Although the school has 350 peer counselors who are trained to help its students of over 7,000, Barry says it is still in a mental crisis. This comes after seven student suicides since July 2021.

Barry chokes up and says that it's been a difficult year. There's a lot to be grieved. We are trying to help people who are in pain.

There is a lot of pain. We are trying to help those who are suffering.

Matthew Barry, Worcester Polytechnic Institute

WPI administrators have pledged to increase mental health resources and peer support in the future. Barry is a counselor at WPI and recruits about 100 students annually for a support network which, like Lean On Me refers crisis situations directly to a hotline in the community.

Although he believes there is a high demand for mental health services, he feels that WPI could do more to raise awareness and help students to seek it out.
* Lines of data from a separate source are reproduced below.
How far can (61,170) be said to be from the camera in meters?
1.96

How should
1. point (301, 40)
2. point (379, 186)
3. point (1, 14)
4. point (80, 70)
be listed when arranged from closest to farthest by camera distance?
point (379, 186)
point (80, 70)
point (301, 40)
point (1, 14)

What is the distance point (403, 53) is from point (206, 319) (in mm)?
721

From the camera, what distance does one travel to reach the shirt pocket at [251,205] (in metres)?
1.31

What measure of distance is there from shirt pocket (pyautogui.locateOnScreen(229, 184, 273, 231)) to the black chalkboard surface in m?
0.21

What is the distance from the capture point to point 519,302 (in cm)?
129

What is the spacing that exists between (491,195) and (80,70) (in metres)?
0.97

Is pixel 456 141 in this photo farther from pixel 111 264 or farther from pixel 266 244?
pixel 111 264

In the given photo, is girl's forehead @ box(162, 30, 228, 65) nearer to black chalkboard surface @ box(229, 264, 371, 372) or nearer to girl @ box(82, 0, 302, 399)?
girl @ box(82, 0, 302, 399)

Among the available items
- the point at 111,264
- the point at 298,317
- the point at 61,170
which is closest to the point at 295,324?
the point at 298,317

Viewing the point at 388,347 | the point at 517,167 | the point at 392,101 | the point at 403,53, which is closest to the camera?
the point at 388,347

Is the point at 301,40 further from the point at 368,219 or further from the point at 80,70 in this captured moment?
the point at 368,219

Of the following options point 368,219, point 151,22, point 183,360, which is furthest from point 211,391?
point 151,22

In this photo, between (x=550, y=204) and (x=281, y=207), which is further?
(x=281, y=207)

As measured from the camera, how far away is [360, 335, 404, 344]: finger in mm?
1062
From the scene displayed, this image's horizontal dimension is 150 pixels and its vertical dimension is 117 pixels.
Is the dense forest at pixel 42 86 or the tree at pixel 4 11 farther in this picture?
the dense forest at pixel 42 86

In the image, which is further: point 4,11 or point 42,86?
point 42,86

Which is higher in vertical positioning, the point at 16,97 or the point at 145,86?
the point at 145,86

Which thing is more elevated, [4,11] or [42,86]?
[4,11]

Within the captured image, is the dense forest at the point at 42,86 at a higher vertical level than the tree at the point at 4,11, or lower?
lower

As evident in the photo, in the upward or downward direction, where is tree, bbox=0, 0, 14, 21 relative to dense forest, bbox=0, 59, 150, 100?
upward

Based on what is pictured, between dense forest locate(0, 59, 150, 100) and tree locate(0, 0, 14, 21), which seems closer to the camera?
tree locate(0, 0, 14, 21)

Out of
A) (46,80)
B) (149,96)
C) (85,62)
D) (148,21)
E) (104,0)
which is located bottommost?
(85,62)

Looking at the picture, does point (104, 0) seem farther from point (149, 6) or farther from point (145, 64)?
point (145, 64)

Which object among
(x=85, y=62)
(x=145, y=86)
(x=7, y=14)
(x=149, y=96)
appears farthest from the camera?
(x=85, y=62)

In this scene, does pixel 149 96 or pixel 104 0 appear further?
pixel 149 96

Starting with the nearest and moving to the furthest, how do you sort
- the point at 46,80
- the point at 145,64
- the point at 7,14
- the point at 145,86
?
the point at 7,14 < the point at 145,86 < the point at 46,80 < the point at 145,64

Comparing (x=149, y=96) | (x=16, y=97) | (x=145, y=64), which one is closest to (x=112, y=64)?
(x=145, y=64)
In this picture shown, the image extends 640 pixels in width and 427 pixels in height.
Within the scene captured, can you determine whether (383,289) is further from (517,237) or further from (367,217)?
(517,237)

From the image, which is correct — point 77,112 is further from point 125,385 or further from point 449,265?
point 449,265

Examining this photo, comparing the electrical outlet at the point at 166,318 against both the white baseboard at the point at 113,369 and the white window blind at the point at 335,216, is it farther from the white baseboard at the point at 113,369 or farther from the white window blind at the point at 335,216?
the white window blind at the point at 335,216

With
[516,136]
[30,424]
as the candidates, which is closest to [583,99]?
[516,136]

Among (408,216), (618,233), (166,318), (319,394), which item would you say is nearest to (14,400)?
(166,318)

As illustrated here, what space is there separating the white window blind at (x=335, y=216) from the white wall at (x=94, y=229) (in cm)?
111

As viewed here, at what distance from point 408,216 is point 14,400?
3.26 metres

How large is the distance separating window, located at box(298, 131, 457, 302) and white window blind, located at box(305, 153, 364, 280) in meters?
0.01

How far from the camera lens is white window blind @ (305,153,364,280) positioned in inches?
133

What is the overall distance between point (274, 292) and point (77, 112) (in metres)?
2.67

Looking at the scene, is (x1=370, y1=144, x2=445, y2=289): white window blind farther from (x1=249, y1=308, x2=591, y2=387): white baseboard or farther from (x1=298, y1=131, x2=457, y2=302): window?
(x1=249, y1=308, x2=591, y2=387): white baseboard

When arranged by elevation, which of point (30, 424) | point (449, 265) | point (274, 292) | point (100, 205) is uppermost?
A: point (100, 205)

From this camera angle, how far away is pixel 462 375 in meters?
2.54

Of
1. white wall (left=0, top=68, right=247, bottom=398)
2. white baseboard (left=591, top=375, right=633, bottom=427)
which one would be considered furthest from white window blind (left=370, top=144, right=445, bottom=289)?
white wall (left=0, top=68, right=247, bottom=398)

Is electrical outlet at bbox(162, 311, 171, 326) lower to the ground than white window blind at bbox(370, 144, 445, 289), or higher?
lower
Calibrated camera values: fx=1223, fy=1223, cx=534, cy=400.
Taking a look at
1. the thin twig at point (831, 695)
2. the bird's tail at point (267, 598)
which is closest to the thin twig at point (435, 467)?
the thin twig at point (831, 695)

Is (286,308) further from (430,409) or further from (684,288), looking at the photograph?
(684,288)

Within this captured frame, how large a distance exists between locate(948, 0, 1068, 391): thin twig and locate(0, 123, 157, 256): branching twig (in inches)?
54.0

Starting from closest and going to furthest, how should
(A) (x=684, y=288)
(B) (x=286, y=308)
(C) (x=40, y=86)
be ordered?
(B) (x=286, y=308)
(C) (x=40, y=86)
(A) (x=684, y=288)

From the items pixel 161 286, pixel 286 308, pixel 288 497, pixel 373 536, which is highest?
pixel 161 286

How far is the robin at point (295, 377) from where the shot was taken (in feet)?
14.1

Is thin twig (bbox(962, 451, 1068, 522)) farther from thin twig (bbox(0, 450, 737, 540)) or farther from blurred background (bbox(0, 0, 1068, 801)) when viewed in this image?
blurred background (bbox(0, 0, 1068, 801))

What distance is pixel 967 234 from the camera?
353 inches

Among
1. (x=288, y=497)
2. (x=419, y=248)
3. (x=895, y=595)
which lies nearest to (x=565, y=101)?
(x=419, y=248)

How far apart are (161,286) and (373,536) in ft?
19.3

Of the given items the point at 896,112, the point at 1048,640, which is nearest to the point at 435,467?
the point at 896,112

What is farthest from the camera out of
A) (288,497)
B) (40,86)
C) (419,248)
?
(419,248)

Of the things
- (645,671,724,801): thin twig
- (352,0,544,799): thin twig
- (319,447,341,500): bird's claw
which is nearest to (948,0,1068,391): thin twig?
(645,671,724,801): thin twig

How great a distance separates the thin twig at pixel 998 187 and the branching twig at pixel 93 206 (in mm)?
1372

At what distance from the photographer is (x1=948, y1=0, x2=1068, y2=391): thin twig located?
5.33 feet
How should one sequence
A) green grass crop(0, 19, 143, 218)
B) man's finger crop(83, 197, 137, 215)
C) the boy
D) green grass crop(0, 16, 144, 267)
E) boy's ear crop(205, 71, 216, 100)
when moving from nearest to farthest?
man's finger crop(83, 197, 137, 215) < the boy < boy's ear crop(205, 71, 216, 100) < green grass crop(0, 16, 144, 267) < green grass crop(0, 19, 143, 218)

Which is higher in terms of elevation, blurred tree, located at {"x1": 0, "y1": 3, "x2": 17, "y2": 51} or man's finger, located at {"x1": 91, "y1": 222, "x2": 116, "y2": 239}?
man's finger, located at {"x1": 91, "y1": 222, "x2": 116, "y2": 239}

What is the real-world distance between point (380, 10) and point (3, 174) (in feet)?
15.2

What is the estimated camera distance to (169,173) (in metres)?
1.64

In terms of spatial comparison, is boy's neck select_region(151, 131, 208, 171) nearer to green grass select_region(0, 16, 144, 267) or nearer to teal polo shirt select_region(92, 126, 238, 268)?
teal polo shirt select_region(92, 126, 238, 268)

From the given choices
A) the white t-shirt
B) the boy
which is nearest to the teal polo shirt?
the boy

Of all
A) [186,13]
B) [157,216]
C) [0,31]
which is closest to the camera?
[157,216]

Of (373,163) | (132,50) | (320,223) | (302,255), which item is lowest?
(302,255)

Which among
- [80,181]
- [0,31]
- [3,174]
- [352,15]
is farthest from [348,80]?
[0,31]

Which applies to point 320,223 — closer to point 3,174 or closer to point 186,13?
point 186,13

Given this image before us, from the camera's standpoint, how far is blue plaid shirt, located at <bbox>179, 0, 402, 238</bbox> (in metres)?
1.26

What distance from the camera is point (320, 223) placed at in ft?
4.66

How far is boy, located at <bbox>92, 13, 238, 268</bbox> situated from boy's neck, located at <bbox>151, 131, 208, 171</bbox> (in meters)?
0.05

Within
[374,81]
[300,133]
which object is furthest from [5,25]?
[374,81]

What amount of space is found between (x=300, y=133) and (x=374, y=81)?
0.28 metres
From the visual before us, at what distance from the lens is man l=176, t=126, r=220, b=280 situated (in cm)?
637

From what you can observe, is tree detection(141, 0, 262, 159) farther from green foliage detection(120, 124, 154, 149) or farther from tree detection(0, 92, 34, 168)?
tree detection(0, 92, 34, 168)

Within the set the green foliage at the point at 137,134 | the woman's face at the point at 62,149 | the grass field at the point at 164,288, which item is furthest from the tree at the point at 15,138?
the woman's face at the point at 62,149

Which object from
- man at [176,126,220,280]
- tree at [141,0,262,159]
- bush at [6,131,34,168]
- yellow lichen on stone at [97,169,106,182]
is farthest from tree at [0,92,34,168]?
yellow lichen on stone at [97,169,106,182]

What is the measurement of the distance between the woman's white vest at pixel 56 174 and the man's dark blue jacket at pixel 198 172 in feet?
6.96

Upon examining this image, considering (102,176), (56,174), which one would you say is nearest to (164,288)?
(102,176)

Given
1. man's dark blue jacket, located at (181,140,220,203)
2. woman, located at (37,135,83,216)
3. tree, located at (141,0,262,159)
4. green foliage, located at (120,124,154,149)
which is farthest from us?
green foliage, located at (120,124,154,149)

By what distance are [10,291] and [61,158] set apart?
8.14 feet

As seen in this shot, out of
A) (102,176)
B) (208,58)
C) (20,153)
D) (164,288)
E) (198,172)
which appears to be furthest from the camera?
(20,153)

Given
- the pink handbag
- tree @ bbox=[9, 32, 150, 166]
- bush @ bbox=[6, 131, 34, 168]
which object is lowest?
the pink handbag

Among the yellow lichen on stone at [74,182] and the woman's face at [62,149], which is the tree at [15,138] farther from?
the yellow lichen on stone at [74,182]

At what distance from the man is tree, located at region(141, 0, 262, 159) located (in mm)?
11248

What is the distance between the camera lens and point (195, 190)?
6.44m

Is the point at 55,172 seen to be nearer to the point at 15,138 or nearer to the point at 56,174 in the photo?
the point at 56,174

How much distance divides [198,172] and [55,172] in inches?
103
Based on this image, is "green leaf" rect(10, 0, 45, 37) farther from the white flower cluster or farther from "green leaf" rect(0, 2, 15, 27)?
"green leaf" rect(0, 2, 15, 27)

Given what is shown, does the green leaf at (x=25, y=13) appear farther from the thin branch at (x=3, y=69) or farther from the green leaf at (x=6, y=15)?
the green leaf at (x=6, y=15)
"Can we do better at putting it out there so people can see it, digest it, and then take it all in?

It is now easier to get help

Ella Snyder, Boston College, says that her volunteer work is now more meaningful because a friend, who was a student at another college, committed suicide this summer.

"Every conversation I have now, I try to remember that if something like this existed at his school, he wouldn’t be afraid to ask for help because it's so simple and confidential."

Avatar
Your Name
Post a Comment
Characters Left:
Your comment has been forwarded to the administrator for approval.×
Warning! Will constitute a criminal offense, illegal, threatening, offensive, insulting and swearing, derogatory, defamatory, vulgar, pornographic, indecent, personality rights, damaging or similar nature in the nature of all kinds of financial content, legal, criminal and administrative responsibility for the content of the sender member / members are belong.